On a beaucoup dit que tout est économique: «It's the economy, stupid!», psalmodiait Bill Clinton. Il a aussi été répété que tout est politique, concept en général utilisé pour politiser ce qui ne l'est pas et ne devrait pas l'être...

Or, dans l'Europe d'aujourd'hui et en particulier dans les 17 pays de la zone euro, on se rend compte que tout est plutôt culturel, dans le sens anthropologique du terme.

La crise des finances grecques force en effet une réflexion qu'on a laissée en plan, jadis, lorsque le «rêve européen» a commencé à se concrétiser. Car c'était un pari risqué: celui de fonder une union, puis une monnaie, sur une homogénéité culturelle qui s'avère inexistante. En tous les cas, insuffisante. En clair: toutes ces vieilles et vénérables nations n'ont pas la même conception de la société, de la «vertu» et de la vie. Pas la même vision de la recherche du bonheur, en somme, pour reprendre la si belle expression de la Déclaration d'indépendance américaine.

Ce n'est pas rien!

De fait, beaucoup d'Européens sont graduellement devenus méfiants devant l'intégration à marche forcée, comme en témoigne le rejet par plusieurs d'une constitution continentale. On dirait même que les concepteurs des euros (les billets de banque eux-mêmes) ont eu un sombre pressentiment... De la coupure de cinq à celle de 500 euros, en effet, aucune image garnissant les billets ne dépeint un édifice, un monument ou un lieu réels.

Ce sont des constructions de l'esprit. Des paraboles architecturales. De petites utopies.

En principe, la Grèce est encore une fois saine et sauve. Les voisins européens, les banques privées et le Fonds monétaire international ont allongé 160 milliards d'euros à Athènes, l'Allemagne étant au premier rang des bailleurs de fonds. On connaît la caricature: l'Allemand besogneux délesté du fruit de son labeur par le Grec insouciant...

Mais croit-on vraiment que tout est réglé, que l'esprit paneuropéen s'en trouve ragaillardi?

Bien sûr que non.

La population grecque sait ce qui l'attend, l'austérité, qu'elle rejette en bloc. Les Français* ont même trouvé un mot pour désigner ce refus global: l'indignation. Il y a maintenant des «indignés» partout dans le sud de l'Europe, dans les pays aux finances faibles qui tiennent le système - l'Europe, l'Amérique, les banques, le capital - responsable de leurs malheurs...
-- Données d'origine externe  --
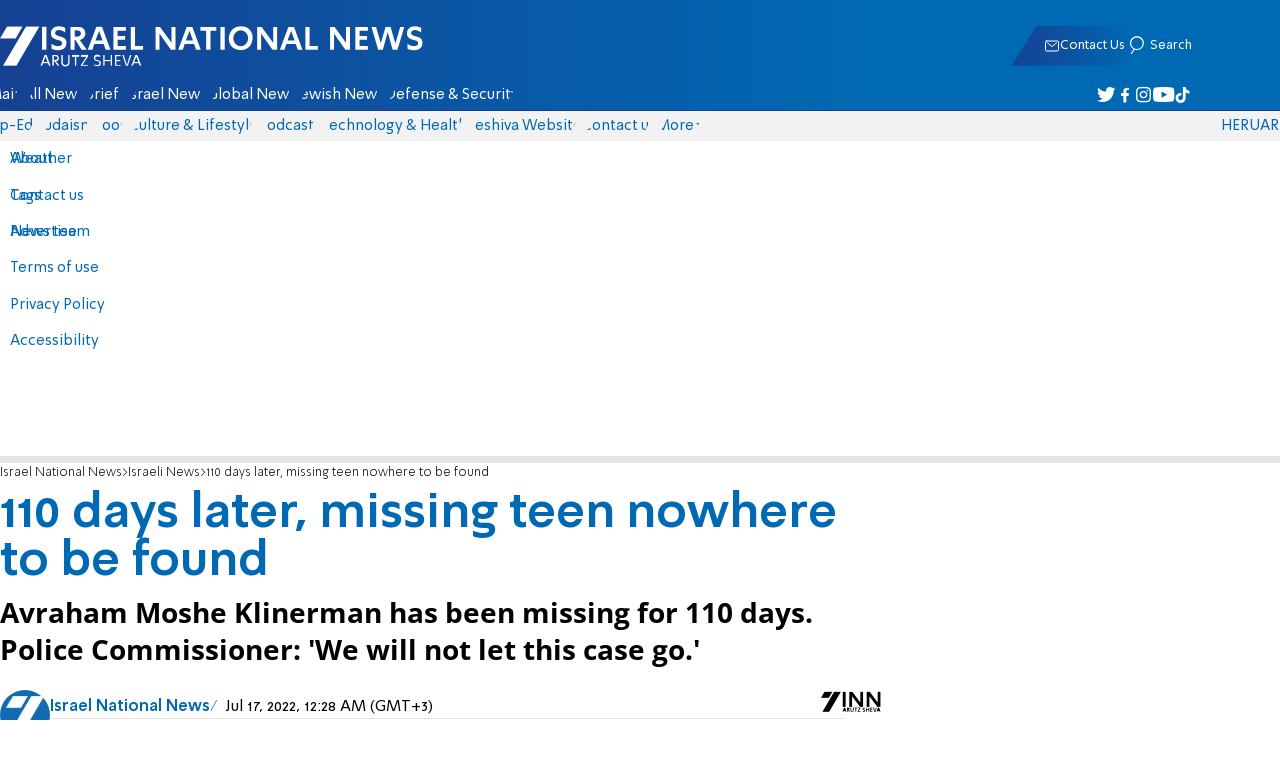

--- FILE ---
content_type: text/javascript; charset=utf-8
request_url: https://2.a7.org/_nuxt/05ehR3tu.js
body_size: -196
content:
const t=globalThis.setInterval;export{t as setInterval};


--- FILE ---
content_type: text/javascript; charset=utf-8
request_url: https://2.a7.org/_nuxt/Diu7BqH-.js
body_size: -37
content:
import"./sJ3WHg0V.js";import"./CHPaENoF.js";import"./Cio0-YpQ.js";import"./D1Pwecym.js";import"./DTeGJxU_.js";import"./C_J13Vwy.js";import"./05ehR3tu.js";import"./OjxNnOsS.js";import"./BPUdYPaC.js";import"./BHreAJ8r.js";import"./r8Mpbqle.js";import"./g_L0GfJS.js";import"./Ceoidf1W.js";import"./C5mM_A_g.js";import"./Cz7UuAm4.js";import"./Ox4qp65K.js";import"./f58uUB9P.js";import"./DQs6vGe1.js";import{Content_default as g}from"./CsXRH0Q2.js";export{g as default};


--- FILE ---
content_type: text/javascript; charset=utf-8
request_url: https://2.a7.org/_nuxt/fJr2yZsH.js
body_size: -102
content:
import"./sJ3WHg0V.js";import"./CHPaENoF.js";import"./Cio0-YpQ.js";import"./D1Pwecym.js";import"./DTeGJxU_.js";import"./C_J13Vwy.js";import"./Cz7UuAm4.js";import"./iXjvQWp6.js";import{Image_default as d}from"./-CI0ZyXm.js";export{d as default};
Sans prendre partie, sans accabler la cigale ni sanctifier la fourmi, on voit bien la dimension culturelle de l'affaire. À long terme, c'est le noeud du problème. C'est donc sur cette dimension-là, lourdement négligée, que l'Europe devra surtout travailler si elle veut avoir un avenir.

*Plus précisément Stéphane Hessel, auteur de Indignez-vous!, un brûlot de quelques pages qui a fait un malheur.